- [Record set]
--- --- ---

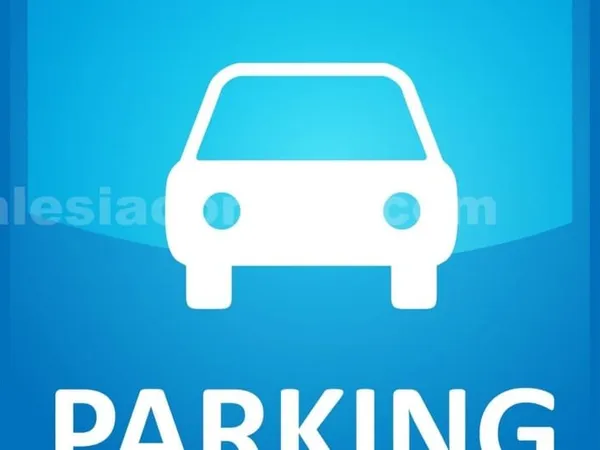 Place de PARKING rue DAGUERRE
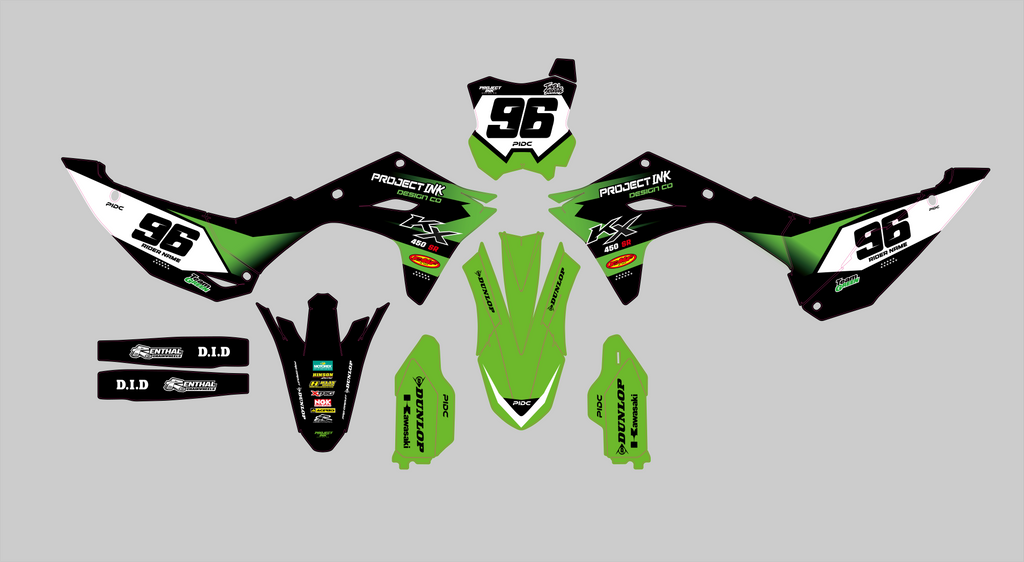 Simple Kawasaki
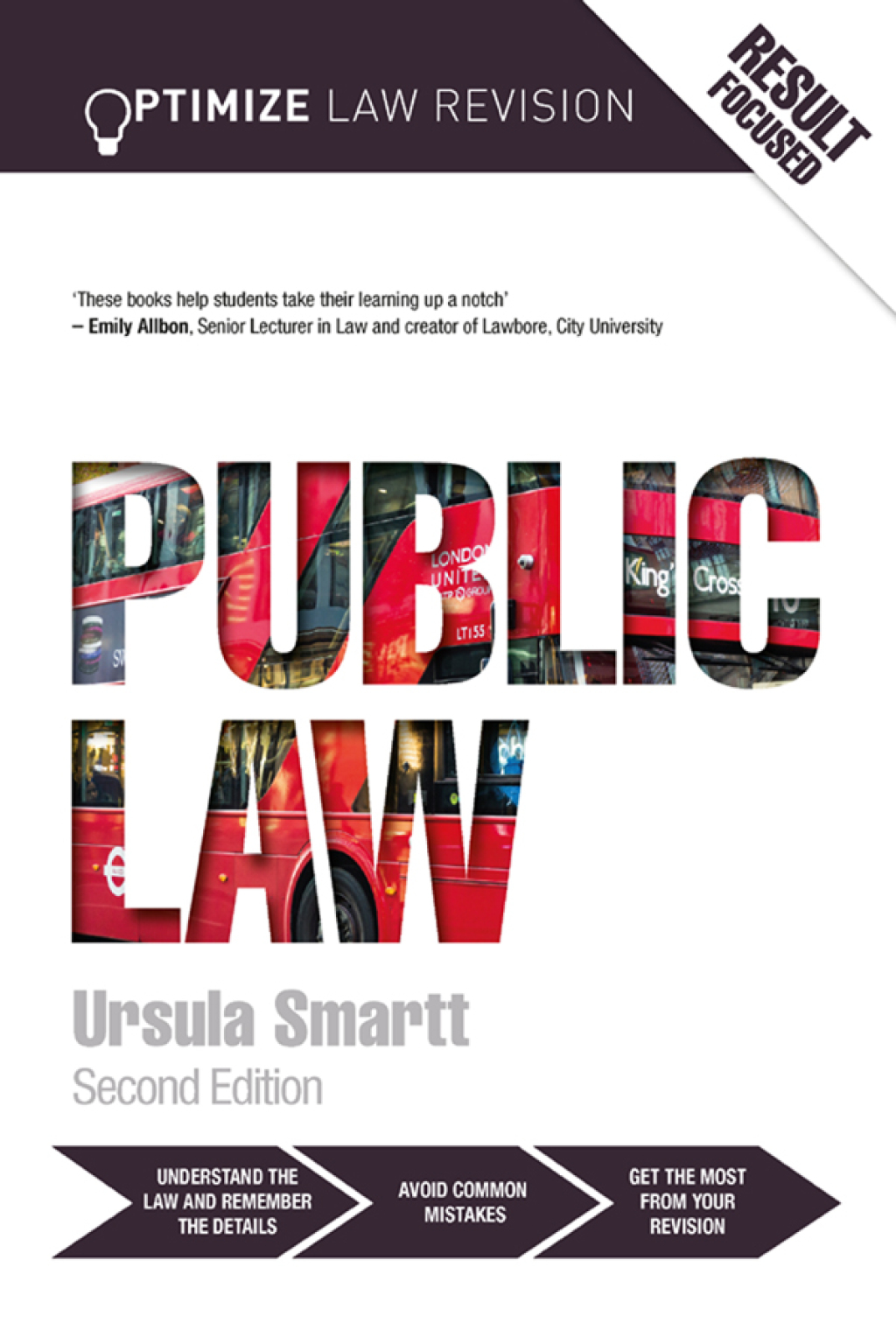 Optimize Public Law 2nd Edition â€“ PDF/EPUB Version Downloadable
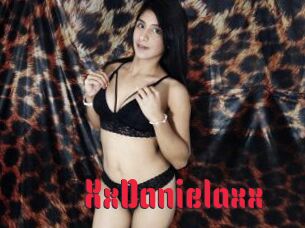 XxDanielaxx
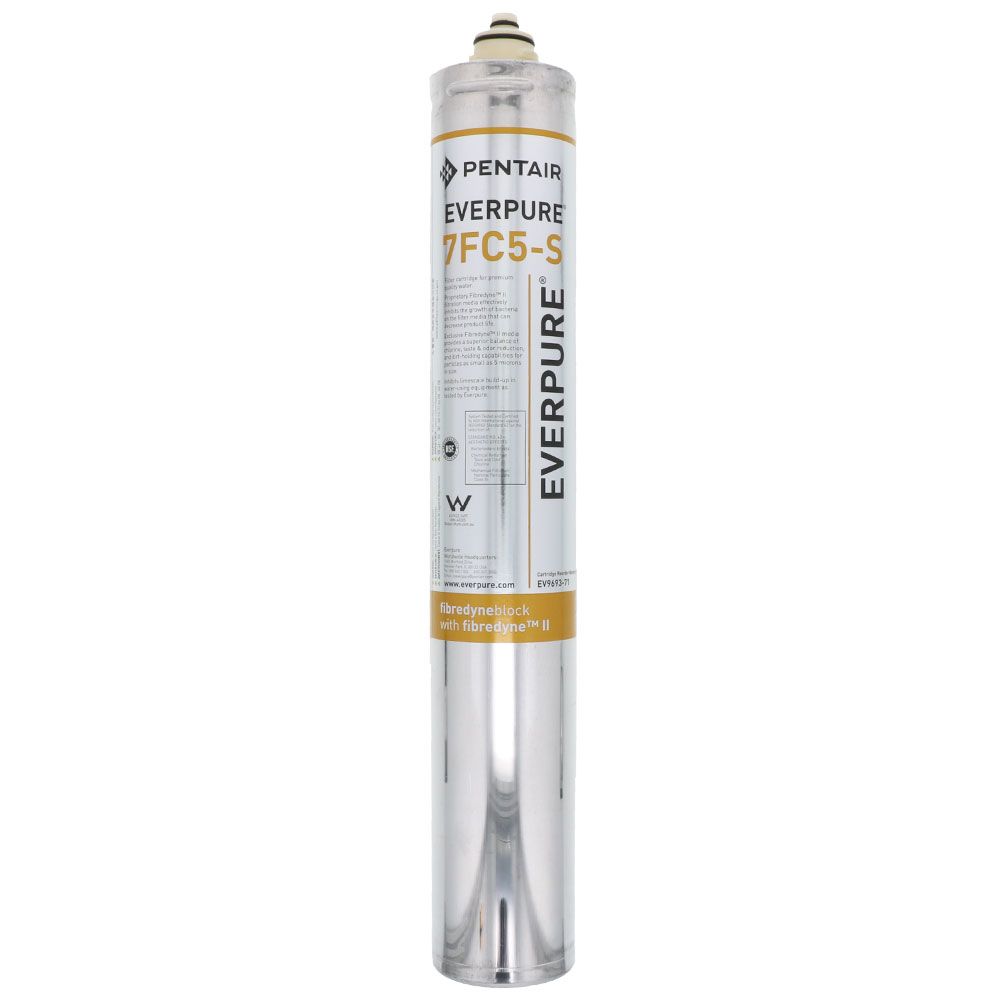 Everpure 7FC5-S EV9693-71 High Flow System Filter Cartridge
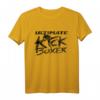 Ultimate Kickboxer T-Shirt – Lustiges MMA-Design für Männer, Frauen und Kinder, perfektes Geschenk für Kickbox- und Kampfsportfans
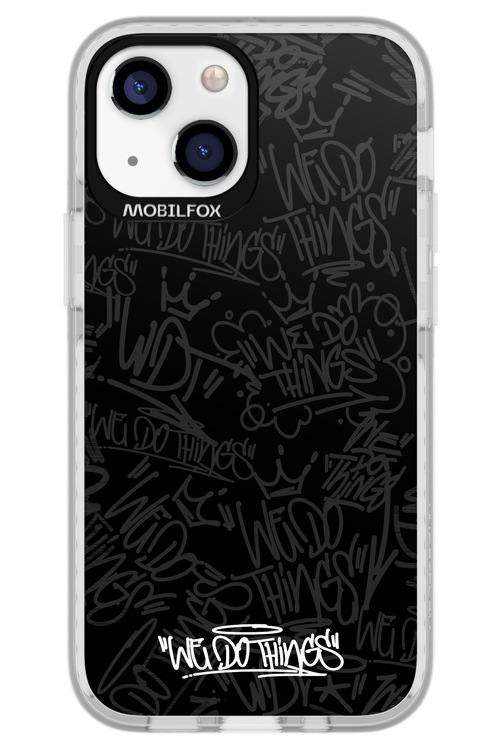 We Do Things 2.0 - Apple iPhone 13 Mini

--- --- ---

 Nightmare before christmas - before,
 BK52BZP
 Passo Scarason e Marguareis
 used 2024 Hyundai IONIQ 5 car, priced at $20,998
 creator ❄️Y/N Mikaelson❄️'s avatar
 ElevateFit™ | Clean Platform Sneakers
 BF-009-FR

--- --- ---

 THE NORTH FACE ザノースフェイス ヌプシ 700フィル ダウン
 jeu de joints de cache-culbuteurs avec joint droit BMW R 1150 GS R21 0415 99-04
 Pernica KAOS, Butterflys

--- --- ---

- [Problem] Convert the listing from the line with "THE NORTH FACE ザノースフェイス ヌプシ 700フィル ダウン" up to and including the line with "Pernica KAOS, Butterflys" into a Markdown table, using the column names Row and Line, skipping any blank lines.

- [Solution for this task]
| Row | Line |
|---|---|
| 1 |  THE NORTH FACE ザノースフェイス ヌプシ 700フィル ダウン |
| 2 |  jeu de joints de cache-culbuteurs avec joint droit BMW R 1150 GS R21 0415 99-04 |
| 3 |  Pernica KAOS, Butterflys |